Excerpt to read:
****************************************

From the outside, it would be easy to draw a sweeping and simple conclusion based on al-Wardi’s book: All Iraqis are liars. Many Iraqis say exactly that about their fellow countrymen. But the question isn’t one of dishonesty. It’s about what language communicates. Iraqis know that U.S. troops are not going to leave Iraq in the near future, regardless of what the prime minister says. But the prime minister probably can’t say that he supports a continued U.S. presence, which many Iraqis see as an occupation. That would be a worse sin than to actually allow that occupation to continue. A citizen’s understanding of the situation depends on knowing that the prime minister is not being forthright, though we have yet to see how the new prime minister will navigate this in both rhetoric and policy.

This is not to say that the dichotomy between language and action is without consequence. Al-Wardi himself saw this as a fundamental factor in many of Iraq’s social problems. A great nostalgia exists throughout the Middle East for supposedly happier times. In Iraq, this is for the era before either Saddam Hussein or the U.S. invasion. In Lebanon, it’s before the civil war that ended in 1990. In Syria, it’s either before 2011 or before the Baath Party took over the country in 1963. But al-Wardi is a good reminder that at least one Arab thinker had long ago identified fundamental cultural problems that Arabs felt were holding back the progress of their people, and he foreshadowed the social breakdown the region is now experiencing.

****************************************

Rows from a spatial reasoning dataset:
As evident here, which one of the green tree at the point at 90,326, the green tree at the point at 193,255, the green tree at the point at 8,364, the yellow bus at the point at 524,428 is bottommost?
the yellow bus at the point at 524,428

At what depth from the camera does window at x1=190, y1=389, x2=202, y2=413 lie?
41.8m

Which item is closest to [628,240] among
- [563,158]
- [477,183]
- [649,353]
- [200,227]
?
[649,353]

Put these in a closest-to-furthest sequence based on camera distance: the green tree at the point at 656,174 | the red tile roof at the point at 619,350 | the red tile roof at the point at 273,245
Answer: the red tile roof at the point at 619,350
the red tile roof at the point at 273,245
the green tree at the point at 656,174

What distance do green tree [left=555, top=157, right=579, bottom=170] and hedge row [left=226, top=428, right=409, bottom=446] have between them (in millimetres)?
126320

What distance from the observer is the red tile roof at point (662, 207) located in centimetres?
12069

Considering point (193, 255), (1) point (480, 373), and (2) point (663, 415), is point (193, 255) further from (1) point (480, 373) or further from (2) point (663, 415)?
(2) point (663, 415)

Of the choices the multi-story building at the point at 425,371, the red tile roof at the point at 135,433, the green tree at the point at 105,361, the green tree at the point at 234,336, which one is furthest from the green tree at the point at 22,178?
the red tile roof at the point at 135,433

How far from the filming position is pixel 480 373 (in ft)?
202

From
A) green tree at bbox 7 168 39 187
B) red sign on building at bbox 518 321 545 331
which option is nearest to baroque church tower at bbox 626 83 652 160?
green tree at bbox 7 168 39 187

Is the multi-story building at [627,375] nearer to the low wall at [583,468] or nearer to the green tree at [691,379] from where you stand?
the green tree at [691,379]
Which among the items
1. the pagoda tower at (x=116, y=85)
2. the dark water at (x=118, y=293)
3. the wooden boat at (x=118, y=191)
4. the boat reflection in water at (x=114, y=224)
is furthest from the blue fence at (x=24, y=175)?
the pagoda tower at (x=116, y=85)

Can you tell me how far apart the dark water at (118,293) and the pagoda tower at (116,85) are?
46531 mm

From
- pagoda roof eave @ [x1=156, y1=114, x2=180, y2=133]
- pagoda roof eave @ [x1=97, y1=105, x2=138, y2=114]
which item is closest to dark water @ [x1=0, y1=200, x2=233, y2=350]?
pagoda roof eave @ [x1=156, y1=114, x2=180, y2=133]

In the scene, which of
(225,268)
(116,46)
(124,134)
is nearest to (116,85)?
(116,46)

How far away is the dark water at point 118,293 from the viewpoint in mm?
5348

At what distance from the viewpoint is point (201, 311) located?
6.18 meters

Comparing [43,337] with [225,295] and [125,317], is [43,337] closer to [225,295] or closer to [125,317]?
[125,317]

****************************************

Can you reproduce the entire passage about al-Wardi and Iraqi political language word for word?

From the outside, it would be easy to draw a sweeping and simple conclusion based on al-Wardi’s book: All Iraqis are liars. Many Iraqis say exactly that about their fellow countrymen. But the question isn’t one of dishonesty. It’s about what language communicates. Iraqis know that U.S. troops are not going to leave Iraq in the near future, regardless of what the prime minister says. But the prime minister probably can’t say that he supports a continued U.S. presence, which many Iraqis see as an occupation. That would be a worse sin than to actually allow that occupation to continue. A citizen’s understanding of the situation depends on knowing that the prime minister is not being forthright, though we have yet to see how the new prime minister will navigate this in both rhetoric and policy.

This is not to say that the dichotomy between language and action is without consequence. Al-Wardi himself saw this as a fundamental factor in many of Iraq’s social problems. A great nostalgia exists throughout the Middle East for supposedly happier times. In Iraq, this is for the era before either Saddam Hussein or the U.S. invasion. In Lebanon, it’s before the civil war that ended in 1990. In Syria, it’s either before 2011 or before the Baath Party took over the country in 1963. But al-Wardi is a good reminder that at least one Arab thinker had long ago identified fundamental cultural problems that Arabs felt were holding back the progress of their people, and he foreshadowed the social breakdown the region is now experiencing.